Erfahrungspunkte, Fähigkeitenbäume und Artefakte

Football Coach: Lewandowski will kein FM-Konkurrent sein

RPG-Elemente und Multiplayer-Fokus sollen Football Coach: the Game auszeichnen.

RPG-Elemente und Multiplayer-Fokus sollen Football Coach: the Game auszeichnen. RL9sport Games

Es ist nicht der erste Ausflug des polnischen Starstürmers in den virtuellen Bereich, schon 2016 hatte der Bayern-Profi mit "Lewandowski Football Star" für iOS und Android einen Versuch gewagt. Football Coach: the Game wird als Projekt allerdings umfangreicher und ambitionierter, Lewandowski und Entwickler RL9sport Games möchten bislang noch spärlich beackerten Boden bestellen.

In der neuesten Pressemitteilung wird dabei unmissverständlich klar, dass Football Coach: the Game nicht in direkte Konkurrenz zum Klassiker Football Manager von Sports Interactive treten will. Der Fokus des Lewandowski-Titels liegt auf dem Online-Multiplayer-Aspekt: Spieler aus aller Welt sollen jederzeit zu einem Ranking-Match herausgefordert werden können, auch Clan-Partien sollen eine große Rolle spielen.

"Spieler gegen Spieler, nicht gegen Computer"

"Fußball verbindet die gesamte Welt. Deshalb will ich, dass Football Coach: the Game auf einem weltweiten Wettbewerb basiert. Spieler gegen Spieler, nicht Spieler gegen Computer", wird Lewandowski zitiert. Die zweite wichtige Säule ist der RPG-Charakter des kommenden Ablegers, gerade die individuelle Charakterisierung des jeweiligen Trainers soll die Realität originalgetreu abbilden.

"Ich habe viele Trainer kennengelernt und weiß, wie verschieden ihre Persönlichkeiten sein können und wie groß ihr Einfluss nicht nur in der Kabine, sondern im gesamten Klub sein kann", so Lewandowski. Diverse Coach-Klassen werden zur Auswahl stehen, außerdem rücken das Verdienen von Erfahrungspunkten, das Leveln im Fähigkeitenbaum und das Sammeln von Artefakten im Vordergrund.

Ein Hut voller Formate und Elemente

Lewandowski und RL9sport Games wagen somit einen Balanceakt, den in der eFootball-Szene noch die wenigsten Entwickler allzu erfolgreich umsetzen konnten - viele Elemente sollen unter einen Hut gebracht werden. Denn nicht nur die sportlichen Belange des Trainerlebens werden beleuchtet und abgebildet, auch das Privatleben oder die Interaktionen mit der Anhängerschaft finden plangemäß ihren Platz.

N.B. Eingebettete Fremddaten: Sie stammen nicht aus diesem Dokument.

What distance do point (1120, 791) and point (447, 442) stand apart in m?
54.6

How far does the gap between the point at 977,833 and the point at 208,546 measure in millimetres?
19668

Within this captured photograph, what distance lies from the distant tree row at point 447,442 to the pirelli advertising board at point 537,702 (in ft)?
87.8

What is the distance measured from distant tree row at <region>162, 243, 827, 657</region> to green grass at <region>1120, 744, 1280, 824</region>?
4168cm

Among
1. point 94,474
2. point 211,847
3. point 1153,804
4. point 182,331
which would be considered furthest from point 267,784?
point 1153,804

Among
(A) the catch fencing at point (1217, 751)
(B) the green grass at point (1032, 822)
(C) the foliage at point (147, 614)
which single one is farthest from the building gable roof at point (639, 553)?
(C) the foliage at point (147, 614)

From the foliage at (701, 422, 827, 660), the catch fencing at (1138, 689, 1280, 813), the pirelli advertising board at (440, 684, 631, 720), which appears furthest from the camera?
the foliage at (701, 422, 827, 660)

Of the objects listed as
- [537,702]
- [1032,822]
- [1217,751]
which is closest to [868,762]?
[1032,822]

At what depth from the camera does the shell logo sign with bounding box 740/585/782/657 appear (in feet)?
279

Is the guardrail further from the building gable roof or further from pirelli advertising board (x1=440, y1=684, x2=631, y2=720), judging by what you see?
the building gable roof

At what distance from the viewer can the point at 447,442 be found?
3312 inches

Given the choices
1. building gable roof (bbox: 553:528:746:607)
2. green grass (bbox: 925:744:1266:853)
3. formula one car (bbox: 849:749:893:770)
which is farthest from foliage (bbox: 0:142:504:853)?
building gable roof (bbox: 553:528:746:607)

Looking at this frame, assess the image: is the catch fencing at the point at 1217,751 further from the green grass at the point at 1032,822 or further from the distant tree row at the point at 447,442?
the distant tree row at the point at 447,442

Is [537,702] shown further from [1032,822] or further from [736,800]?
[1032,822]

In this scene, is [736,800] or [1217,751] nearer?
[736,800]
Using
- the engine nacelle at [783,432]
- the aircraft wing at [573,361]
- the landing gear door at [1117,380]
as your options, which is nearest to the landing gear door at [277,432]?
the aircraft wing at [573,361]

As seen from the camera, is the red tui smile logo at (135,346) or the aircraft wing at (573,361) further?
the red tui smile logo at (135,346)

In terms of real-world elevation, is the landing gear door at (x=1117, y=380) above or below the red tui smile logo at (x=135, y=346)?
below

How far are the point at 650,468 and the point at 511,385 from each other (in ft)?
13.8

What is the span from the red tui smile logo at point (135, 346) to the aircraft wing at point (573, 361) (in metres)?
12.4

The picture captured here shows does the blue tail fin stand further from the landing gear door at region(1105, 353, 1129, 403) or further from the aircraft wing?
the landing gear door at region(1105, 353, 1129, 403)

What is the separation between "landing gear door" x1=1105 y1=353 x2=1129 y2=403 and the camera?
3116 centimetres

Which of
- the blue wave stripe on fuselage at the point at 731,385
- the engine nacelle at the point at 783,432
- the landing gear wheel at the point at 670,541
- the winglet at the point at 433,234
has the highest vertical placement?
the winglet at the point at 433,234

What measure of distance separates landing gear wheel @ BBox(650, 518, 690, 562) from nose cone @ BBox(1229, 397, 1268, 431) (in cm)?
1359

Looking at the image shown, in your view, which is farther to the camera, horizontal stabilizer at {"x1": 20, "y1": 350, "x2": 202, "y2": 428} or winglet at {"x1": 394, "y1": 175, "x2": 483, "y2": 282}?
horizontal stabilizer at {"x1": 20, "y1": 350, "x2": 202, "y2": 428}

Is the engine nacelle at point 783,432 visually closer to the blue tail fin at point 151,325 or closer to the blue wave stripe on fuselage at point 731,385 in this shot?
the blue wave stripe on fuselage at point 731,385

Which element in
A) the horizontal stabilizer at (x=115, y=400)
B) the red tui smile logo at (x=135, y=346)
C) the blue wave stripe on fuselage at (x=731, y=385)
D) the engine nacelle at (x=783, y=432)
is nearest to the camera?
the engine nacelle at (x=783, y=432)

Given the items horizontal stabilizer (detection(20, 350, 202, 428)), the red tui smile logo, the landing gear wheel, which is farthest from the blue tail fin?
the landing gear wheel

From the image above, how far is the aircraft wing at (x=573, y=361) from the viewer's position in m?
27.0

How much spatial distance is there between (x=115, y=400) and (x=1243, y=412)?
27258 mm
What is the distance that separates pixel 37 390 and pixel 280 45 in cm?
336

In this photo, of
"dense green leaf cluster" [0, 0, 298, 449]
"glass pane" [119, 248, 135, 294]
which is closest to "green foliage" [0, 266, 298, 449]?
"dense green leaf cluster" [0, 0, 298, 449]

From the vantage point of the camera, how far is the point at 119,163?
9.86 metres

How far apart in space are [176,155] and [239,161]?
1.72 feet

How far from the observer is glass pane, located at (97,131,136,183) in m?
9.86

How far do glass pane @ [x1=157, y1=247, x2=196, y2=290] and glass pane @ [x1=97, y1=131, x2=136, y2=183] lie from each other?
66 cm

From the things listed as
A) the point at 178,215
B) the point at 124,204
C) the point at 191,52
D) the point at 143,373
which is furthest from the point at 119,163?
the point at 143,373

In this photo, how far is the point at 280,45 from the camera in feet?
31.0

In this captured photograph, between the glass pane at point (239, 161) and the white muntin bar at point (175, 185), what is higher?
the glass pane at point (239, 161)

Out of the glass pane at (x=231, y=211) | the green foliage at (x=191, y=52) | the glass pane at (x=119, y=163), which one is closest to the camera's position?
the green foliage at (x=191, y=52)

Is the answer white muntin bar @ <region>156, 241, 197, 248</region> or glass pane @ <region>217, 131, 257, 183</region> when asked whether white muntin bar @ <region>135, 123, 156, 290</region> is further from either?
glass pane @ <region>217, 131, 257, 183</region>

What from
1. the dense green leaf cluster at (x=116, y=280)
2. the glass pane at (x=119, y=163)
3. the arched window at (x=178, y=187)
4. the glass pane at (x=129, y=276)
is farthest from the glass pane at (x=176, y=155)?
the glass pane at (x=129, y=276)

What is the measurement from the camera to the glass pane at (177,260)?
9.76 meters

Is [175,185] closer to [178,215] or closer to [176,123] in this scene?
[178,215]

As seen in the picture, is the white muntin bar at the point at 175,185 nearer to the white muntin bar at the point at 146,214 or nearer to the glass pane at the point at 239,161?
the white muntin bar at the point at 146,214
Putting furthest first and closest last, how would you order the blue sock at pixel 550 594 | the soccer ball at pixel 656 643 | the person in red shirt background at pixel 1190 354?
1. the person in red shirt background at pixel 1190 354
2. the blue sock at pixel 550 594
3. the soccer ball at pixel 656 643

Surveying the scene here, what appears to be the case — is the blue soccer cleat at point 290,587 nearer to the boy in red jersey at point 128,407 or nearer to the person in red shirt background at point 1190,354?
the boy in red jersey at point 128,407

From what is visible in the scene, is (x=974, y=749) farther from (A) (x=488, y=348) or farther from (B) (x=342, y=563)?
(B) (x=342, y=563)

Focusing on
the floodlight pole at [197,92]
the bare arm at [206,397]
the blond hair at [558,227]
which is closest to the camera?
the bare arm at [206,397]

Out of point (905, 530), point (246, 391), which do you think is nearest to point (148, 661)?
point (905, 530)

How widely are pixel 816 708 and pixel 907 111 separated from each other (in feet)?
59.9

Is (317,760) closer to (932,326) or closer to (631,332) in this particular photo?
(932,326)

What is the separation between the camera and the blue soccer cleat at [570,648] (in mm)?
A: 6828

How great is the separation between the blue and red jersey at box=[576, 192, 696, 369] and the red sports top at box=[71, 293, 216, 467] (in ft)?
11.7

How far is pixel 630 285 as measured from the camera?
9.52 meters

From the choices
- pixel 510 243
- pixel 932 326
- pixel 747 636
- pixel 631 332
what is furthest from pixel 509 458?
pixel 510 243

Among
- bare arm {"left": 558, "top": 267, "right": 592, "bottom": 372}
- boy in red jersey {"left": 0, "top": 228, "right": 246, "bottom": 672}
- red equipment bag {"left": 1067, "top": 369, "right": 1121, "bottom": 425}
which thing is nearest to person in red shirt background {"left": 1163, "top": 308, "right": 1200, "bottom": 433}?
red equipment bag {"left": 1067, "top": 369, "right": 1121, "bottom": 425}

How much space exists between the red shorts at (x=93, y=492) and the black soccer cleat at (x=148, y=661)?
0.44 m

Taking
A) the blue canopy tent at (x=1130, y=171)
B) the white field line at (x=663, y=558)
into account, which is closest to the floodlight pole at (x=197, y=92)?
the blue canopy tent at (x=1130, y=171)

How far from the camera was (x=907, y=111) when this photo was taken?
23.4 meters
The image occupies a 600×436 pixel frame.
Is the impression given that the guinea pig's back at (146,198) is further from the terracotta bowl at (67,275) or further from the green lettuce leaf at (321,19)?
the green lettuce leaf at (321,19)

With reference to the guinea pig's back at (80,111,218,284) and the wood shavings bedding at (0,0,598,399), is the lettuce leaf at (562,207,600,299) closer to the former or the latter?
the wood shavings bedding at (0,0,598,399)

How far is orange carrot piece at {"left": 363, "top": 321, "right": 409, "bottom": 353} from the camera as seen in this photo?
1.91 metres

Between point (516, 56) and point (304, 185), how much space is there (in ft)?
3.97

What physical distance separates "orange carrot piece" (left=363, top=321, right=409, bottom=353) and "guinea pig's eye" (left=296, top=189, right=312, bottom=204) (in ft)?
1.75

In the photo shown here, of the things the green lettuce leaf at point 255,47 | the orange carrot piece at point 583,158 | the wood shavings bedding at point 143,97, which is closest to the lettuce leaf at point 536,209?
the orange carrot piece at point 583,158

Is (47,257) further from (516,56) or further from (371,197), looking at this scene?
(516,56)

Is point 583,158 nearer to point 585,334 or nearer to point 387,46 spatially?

Als Prämisse für jeglichen Fortschritt und Antrieb dient die Stimme der Community, RL9sport Games möchte die Produktion im Einklang mit den Fans vorantreiben. "Wir hören auf die Spieler. Einige Optionen wie die Entwicklung des Privatlebens des Managers kommen von ihnen. Wir sind offen für Vorschläge. Wir wollen jetzt damit beginnen, die Community um Football Coach: the Game zu formen", meint CEO Rafal Cymerman.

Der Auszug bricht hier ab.